9 kwietnia 2002 roku w Opactwie Westminsterskim pochowano matkę królowej Elżbiety. Według Business Insider w uroczystości wzięło 2,1 tys. osób. 12,5 mln dolarów - taka była jej cena według dzisiejszej wartości.
Na ich tle najbardziej wyróżniają się uroczystości pogrzebowe księżnej Diany, która zginęła w 1997 r. w wypadku samochodowym. Mimo że nie była to uroczystość państwowa, na trasę przejazdu jej trumny przybyło ponad milion osób. Transmisja z jej pogrzebu była emitowana na całym świecie i obejrzało ją ok. 2,5 mld osób. Uroczystości pożegnalne szacuje się na 11,8 mln dolarów.
Co dostał książę William?
W innym artykule w InnPoland pisaliśmy o tym, co śmierć królowej Elżbiety II zmieniła w życiu księcia Williama.
Przede wszystkim książę William będzie następcą tronu po odejściu króla Karola III. Ponadto otrzymał majątek wyceniany na miliard dolarów. Jak informuje "The Guardian", tym samym stał się jednym z największych posiadaczy ziemskich w Wielkiej Brytanii.
Ponadto stał się właścicielem Księstwa Kornwalii i zyskał tytuł jego księcia. Obejmuje ono 28 tysięcy akrów, a znajdują się na nim między innymi więzienie Dartmoor, osiedle mieszkaniowe w Dorchester w hrabstwie Dorset oraz boisko do krykieta The Oval w południowym Londynie.
Ważne jest to, że Księstwa Kornwalii nie można sprzedać. Musi pozostać własnością członka rodziny królewskiej, który jedynie czerpie z niej korzyści majątkowe.

● POLECENIE A
Ile akrów obejmuje Księstwo Kornwalii według tekstu źródłowego?
● POLECENIE B
Oceń, czy poniższe stwierdzenia są zgodne z tekstem źródłowym. Przy każdym odpowiedz „tak” lub „nie” i przytocz rozstrzygające słowa tekstu.
(i) Pogrzeb księżnej Diany był uroczystością państwową.
(ii) Księstwa Kornwalii nie można sprzedać.
(iii) Transmisję z pogrzebu księżnej Diany obejrzało około 2,5 mld osób.
● POLECENIE C
Przetłumacz na angielski zdanie z tekstu źródłowego: „Przede wszystkim książę William będzie następcą tronu po odejściu króla Karola III.”
Dane pochodzą z innego źródła niż tekst źródłowy.

● ZBIÓR DANYCH
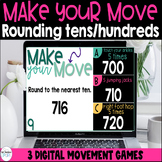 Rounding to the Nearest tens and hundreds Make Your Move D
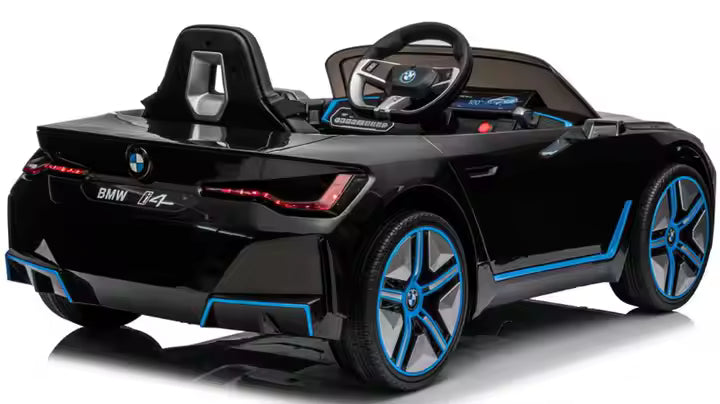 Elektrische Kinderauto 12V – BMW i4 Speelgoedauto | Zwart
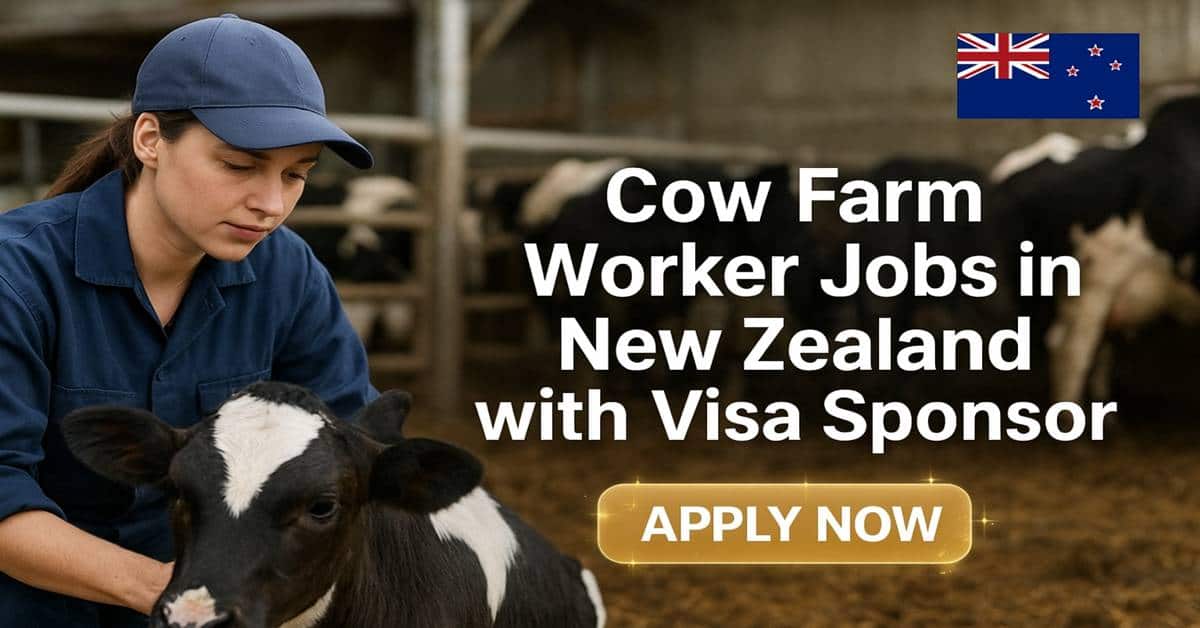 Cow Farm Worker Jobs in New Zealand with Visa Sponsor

--

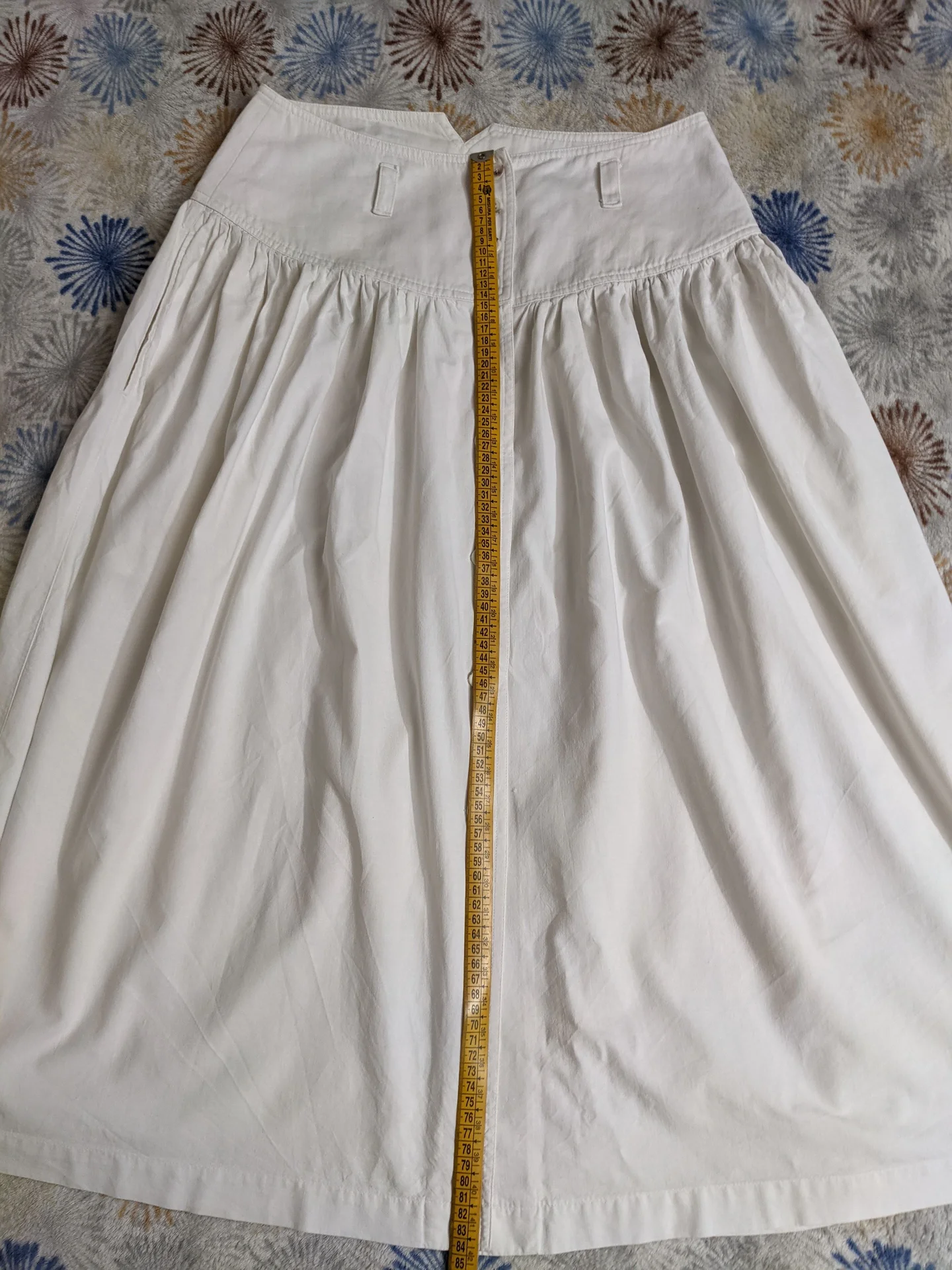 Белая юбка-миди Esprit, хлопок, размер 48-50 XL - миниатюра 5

● WYNIK ZADANIA A
28 tysięcy akrów.

● WYNIK ZADANIA B
(i) Nie: „Mimo że nie była to uroczystość państwowa”.
(ii) Tak: „Ważne jest to, że Księstwa Kornwalii nie można sprzedać.”
(iii) Tak: „obejrzało ją ok. 2,5 mld osób”.

● WYNIK ZADANIA C
Above all, Prince William will be heir to the throne after the passing of King Charles III.